Two pointsets in $\mathrm{PG}(2,q^n)$ and the associated codes

TL;DR

This paper explores two pointsets derived from linear sets in projective geometry, analyzes their intersection patterns with lines, and studies the associated codes' weight distributions, revealing connections to their algebraic properties.

Contribution

It introduces new geometric constructions of pointsets in projective spaces and fully characterizes the weight distributions of their associated codes, linking algebraic properties to code equivalence.

Findings

The intersection patterns relate to the linear set's weight distribution.

The associated codes can have few weights when the linear set has a short weight distribution.
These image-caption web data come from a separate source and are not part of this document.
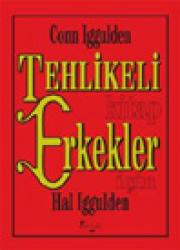 Tehlikeli ErkeklerConn Iggulden, Hal Iggulden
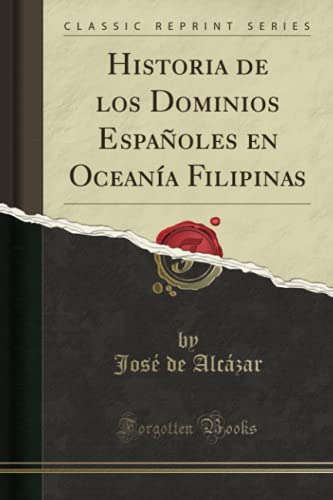 Historia De Los Dominios Españoles En Oceania Filipinas -cla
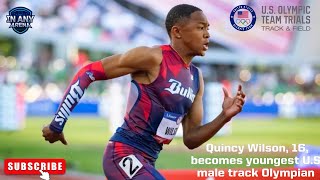 2024 Olympic Trials Recap  Quincy Wilson BECOMES YOUNGEST TRACK AND FIELD OLYMPIAN [upl. by Crista902]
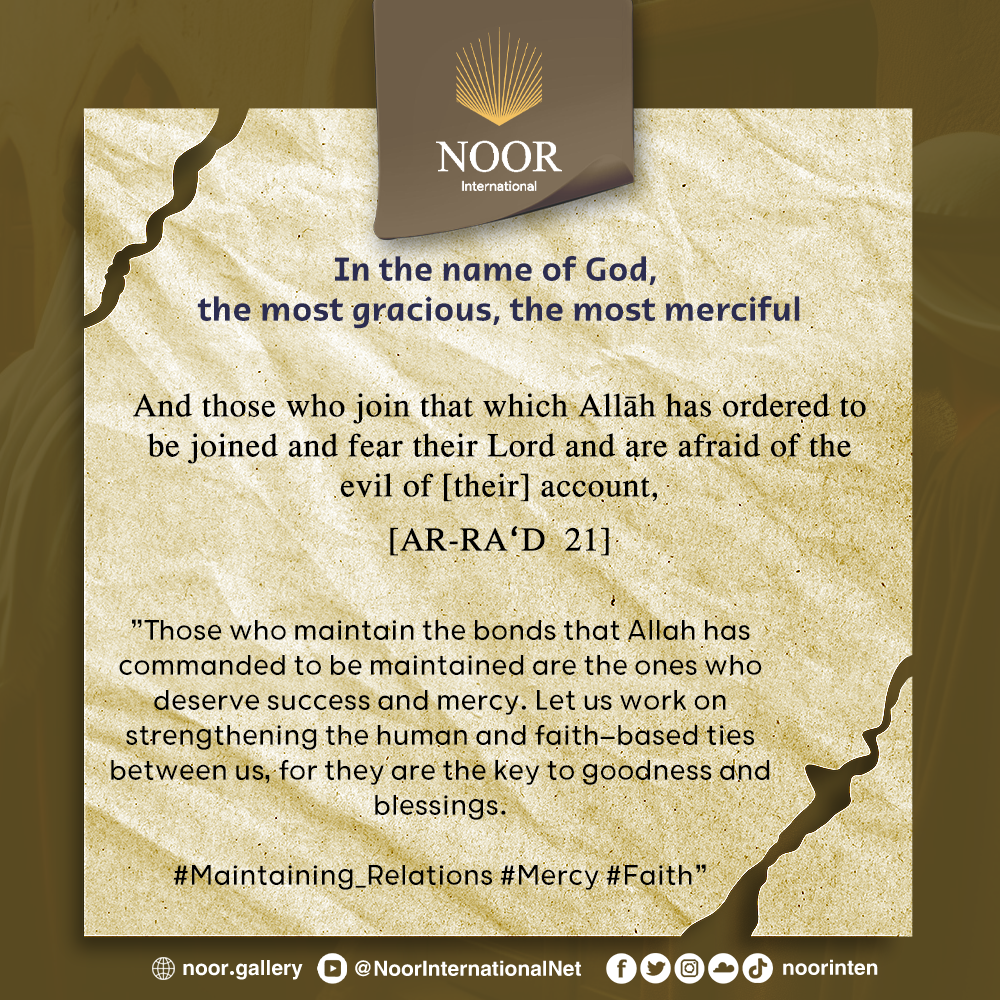 ​"Those who maintain the bonds that Allah has commanded.."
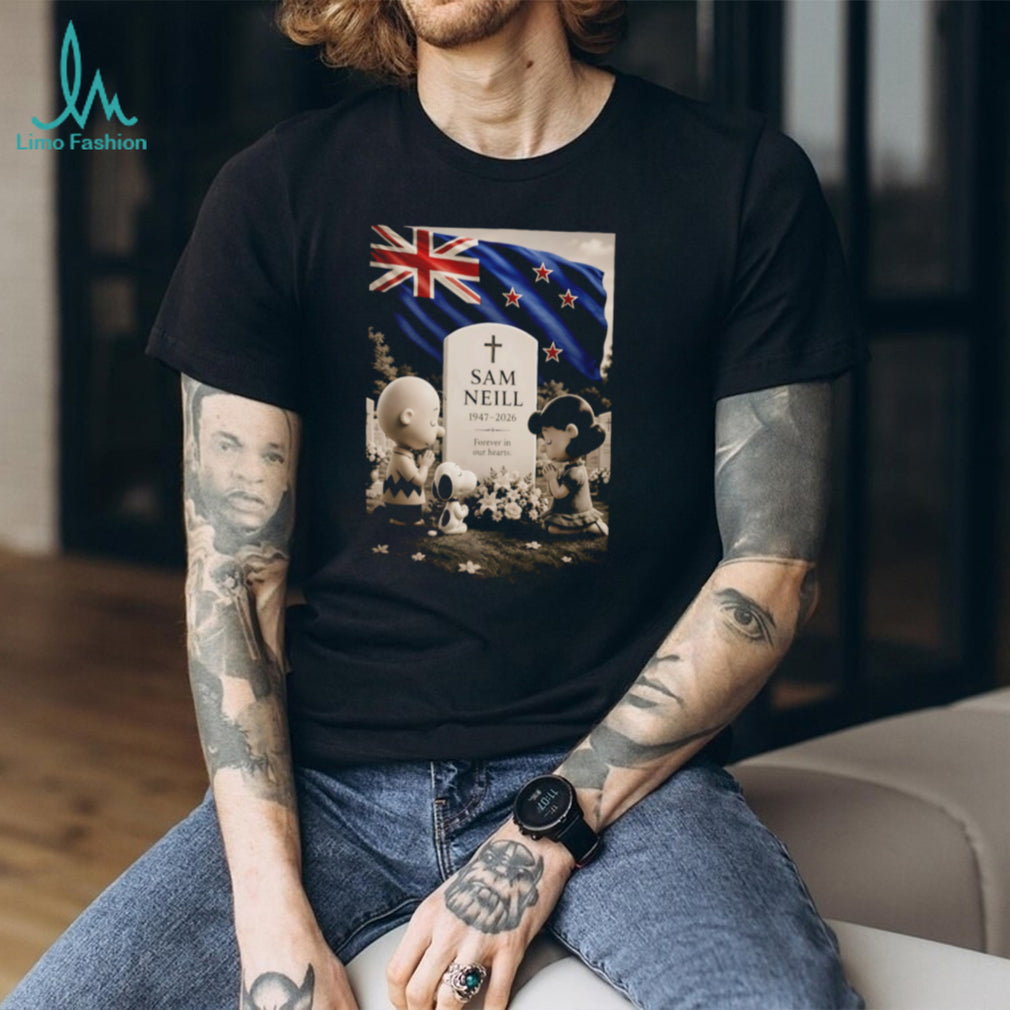 Sam Neill 1947 2026 Forever in Our Hearts Tribute shirt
A connection between the linear set's Galois class and the number of inequivalent codes is established.

Abstract

In this paper we consider two pointsets in $\mathrm{PG}(2,q^n)$ arising from a linear set $L$ of rank $n$ contained in a line of $\mathrm{PG}(2,q^n)$: the first one is a linear blocking set of R\'edei type, the second one extends the construction of translation KM-arcs. We point out that their intersections pattern with lines is related to the weight distribution of the considered linear set $L$. We then consider the Hamming metric codes associated with both these constructions, for which we can completely describe their weight distributions. By choosing $L$ to be an $\mathbb{F}_q$-linear set with a short weight distribution, then the associated codes have few weights. We conclude the paper by providing a connection between the $\Gamma\mathrm{L}$-class of $L$ and the number of inequivalent codes we can construct starting from it.